Stéphane Dalmat (born 16 February 1979) is a French former professional footballer who played as a midfielder.

==Club career==
Dalmat was born in Joué-lès-Tours. His first professional match was for Châteauroux against Cannes, which was lost 2–1 on 30 August 1997. He performed well with Châteauroux, and soon a big change was to happen.

He was snapped up by Lens in 1998–99, playing as an attacking central midfielder and earned favourable comparisons to Zinedine Zidane. He quickly moved on to Marseille but, after a dodgy season for the team – where he was often used out of position at left back by a coach he did not get on with, he moved on to Paris Saint-Germain. There he formed a midfield alongside Ali Benarbia and Laurent Robert. After a new coach was installed Dalmat found himself being moved on to Inter Milan.

Two-and-a-half seasons of frustration at Inter, during which time he never succeeded in securing an extended run in the team, were followed by a loan move to Tottenham Hotspur for the rest of the 2003–04 season, for what looked like an ideal replacement for Christian Ziege. The playmaker's fortunes did not get much better at White Hart Lane where, despite winning over the Spurs fans with some dynamic performances, he did not win over the confidence of then Coach David Pleat.

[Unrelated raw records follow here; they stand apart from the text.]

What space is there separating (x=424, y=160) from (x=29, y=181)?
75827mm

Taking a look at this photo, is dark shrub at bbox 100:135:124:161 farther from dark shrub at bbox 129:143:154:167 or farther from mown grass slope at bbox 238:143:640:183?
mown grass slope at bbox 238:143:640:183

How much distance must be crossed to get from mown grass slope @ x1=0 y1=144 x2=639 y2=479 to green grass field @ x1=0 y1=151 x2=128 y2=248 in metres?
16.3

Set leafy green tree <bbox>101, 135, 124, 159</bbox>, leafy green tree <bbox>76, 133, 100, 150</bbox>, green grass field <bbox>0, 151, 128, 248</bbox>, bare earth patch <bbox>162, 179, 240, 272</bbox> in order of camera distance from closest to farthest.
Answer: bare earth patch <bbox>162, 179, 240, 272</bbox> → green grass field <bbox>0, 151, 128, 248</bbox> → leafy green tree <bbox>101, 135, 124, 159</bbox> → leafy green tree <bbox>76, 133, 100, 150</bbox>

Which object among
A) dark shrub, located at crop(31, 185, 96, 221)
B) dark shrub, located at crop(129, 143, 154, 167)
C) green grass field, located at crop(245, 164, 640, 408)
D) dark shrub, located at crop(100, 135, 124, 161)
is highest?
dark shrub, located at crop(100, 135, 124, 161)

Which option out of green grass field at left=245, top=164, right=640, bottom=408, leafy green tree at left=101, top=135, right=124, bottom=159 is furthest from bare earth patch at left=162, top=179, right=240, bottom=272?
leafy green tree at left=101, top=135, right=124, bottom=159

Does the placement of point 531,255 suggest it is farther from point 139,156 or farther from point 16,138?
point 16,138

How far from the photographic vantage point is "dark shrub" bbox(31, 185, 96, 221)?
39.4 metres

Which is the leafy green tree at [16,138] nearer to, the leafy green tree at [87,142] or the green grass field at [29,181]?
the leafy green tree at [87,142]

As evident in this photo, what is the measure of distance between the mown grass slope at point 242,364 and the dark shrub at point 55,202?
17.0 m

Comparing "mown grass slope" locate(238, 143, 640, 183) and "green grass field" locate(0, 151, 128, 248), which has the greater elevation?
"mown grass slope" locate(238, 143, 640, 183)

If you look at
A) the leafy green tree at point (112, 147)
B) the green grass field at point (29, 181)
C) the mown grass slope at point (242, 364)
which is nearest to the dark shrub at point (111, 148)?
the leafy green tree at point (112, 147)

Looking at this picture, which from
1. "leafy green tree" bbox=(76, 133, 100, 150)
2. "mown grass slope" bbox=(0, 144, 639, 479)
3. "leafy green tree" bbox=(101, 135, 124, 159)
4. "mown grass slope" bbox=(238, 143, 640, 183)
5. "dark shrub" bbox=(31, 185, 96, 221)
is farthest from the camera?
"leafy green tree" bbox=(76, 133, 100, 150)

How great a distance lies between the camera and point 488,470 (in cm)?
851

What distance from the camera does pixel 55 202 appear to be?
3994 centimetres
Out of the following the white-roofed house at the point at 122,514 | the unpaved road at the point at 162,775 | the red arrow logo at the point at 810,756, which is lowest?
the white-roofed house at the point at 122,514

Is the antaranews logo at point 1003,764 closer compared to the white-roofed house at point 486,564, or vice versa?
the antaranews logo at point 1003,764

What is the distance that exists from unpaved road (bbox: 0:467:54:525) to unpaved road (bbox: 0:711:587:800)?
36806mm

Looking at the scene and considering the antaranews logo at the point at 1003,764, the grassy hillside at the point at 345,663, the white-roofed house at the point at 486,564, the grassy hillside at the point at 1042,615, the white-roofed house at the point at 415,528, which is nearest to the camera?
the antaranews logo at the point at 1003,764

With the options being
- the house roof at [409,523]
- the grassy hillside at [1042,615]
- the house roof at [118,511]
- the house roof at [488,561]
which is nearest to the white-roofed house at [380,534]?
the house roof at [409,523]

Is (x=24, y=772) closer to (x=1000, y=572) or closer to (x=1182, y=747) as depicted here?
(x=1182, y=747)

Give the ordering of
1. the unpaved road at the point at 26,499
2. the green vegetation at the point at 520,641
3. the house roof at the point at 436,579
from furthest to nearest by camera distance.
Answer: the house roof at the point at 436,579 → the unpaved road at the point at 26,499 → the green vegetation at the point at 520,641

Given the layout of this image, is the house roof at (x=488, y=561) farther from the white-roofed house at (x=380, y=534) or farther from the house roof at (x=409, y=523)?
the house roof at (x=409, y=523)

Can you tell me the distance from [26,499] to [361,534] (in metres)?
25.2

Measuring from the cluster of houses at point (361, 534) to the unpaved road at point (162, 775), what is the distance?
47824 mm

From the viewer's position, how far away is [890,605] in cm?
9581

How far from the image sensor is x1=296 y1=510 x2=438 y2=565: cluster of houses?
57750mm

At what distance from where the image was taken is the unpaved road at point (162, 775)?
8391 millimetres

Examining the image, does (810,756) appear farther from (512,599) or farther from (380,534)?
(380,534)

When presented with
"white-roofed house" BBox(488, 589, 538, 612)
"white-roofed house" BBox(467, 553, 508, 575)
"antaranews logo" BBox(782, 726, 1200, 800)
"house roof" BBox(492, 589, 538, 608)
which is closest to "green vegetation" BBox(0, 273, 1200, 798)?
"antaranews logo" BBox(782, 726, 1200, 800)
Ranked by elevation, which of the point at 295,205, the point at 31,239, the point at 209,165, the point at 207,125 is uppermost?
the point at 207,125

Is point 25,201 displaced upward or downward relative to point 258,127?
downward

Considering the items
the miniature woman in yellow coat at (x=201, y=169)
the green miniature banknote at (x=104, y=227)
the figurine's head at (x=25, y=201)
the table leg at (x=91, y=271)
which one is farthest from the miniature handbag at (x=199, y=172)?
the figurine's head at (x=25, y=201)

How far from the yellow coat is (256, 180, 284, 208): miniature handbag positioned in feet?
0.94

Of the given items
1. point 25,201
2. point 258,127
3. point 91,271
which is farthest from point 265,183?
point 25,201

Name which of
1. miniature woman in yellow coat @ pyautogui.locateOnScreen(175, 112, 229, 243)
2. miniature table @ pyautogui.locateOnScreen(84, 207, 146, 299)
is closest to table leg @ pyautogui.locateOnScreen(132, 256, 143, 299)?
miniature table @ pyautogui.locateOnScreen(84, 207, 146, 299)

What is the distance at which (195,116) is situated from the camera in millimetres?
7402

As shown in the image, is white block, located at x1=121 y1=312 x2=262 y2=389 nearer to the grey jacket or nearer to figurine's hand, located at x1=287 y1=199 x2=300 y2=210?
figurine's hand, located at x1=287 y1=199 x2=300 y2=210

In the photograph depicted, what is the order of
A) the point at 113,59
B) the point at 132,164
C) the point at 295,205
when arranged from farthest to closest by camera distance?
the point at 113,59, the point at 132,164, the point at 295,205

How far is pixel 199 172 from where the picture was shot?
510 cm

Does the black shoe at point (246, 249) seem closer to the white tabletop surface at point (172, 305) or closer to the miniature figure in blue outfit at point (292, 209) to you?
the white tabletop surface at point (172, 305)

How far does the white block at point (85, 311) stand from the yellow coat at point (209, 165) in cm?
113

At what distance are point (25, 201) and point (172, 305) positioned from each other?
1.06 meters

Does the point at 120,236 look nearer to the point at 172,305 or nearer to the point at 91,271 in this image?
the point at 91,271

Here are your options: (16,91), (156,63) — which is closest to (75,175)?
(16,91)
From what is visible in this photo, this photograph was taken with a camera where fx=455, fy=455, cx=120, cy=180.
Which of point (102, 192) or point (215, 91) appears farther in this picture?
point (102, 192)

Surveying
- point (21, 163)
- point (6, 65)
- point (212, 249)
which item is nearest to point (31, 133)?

His debut for Spurs came on 13 September 2003 as a substitute in a 4–2 defeat at Chelsea. However, he suffered with injuries for most of the season. The highlight of his spell at Spurs was scoring a brace in the 4–1 win over Birmingham in January 2004. He scored one other league goal for Spurs, in the 5–2 win over Wolves in December 2003.

Dalmat's performances in the first three months of the 2003–04 season impressed many but off the field his attitude convinced Tottenham not to make his move permanent.

On his arrival at Toulouse in the summer of 2004, the midfielder declared his reasons behind the switch: “Playing for Toulouse will be a beautiful adventure from both a human and sporting point of view.”

Relief at rediscovering the sort of form that attracted Inter three years ago disappeared in October 2004, when he fractured a bone in his foot in a friendly match against Nantes. Just days before the injury, Toulouse defender Lucien Aubey had said prophetically: “Some of the players are exhausted because we’ve been playing a match every three days. A guy like Dalmat, who hasn’t played much in recent months, must find it especially hard.”

Dalmat returned to play in the last few months of the season, but Toulouse's bid to seal a European finish had floundered in the absence of Dalmat and Moreira, both of whom missed a large portion of the season through injury.

On 13 July 2005, Racing de Santander announced the signing of Dalmat, on a free transfer signing a five-year deal. Santander followed up his capture with that of his brother Wilfried, who followed Stéphane to El Sardinero, penning a season-long deal.

However, the French midfielder did not have the expected impact at Racing many hoped. The brothers sustained criticism from president Manuel Huerta after returning from their Christmas holidays four days late. The attack on their attitudes appeared to have hastened their exit from the La Liga outfit, but neither were sold by the club during the January 2006 transfer window.

On 14 August 2006 Dalmat returned to France signing for Bordeaux on a free transfer. Stéphane Dalmat has since moved again on another free transfer to Sochaux in July 2007.

On 6 July 2012, Dalmat moved to Ligue 2 side Nîmes from Rennes where he played two seasons, but on 24 July, he announced that he is unable to continue as a player.

==International career==
At international level, Dalmat was capped by the France under-21 national team.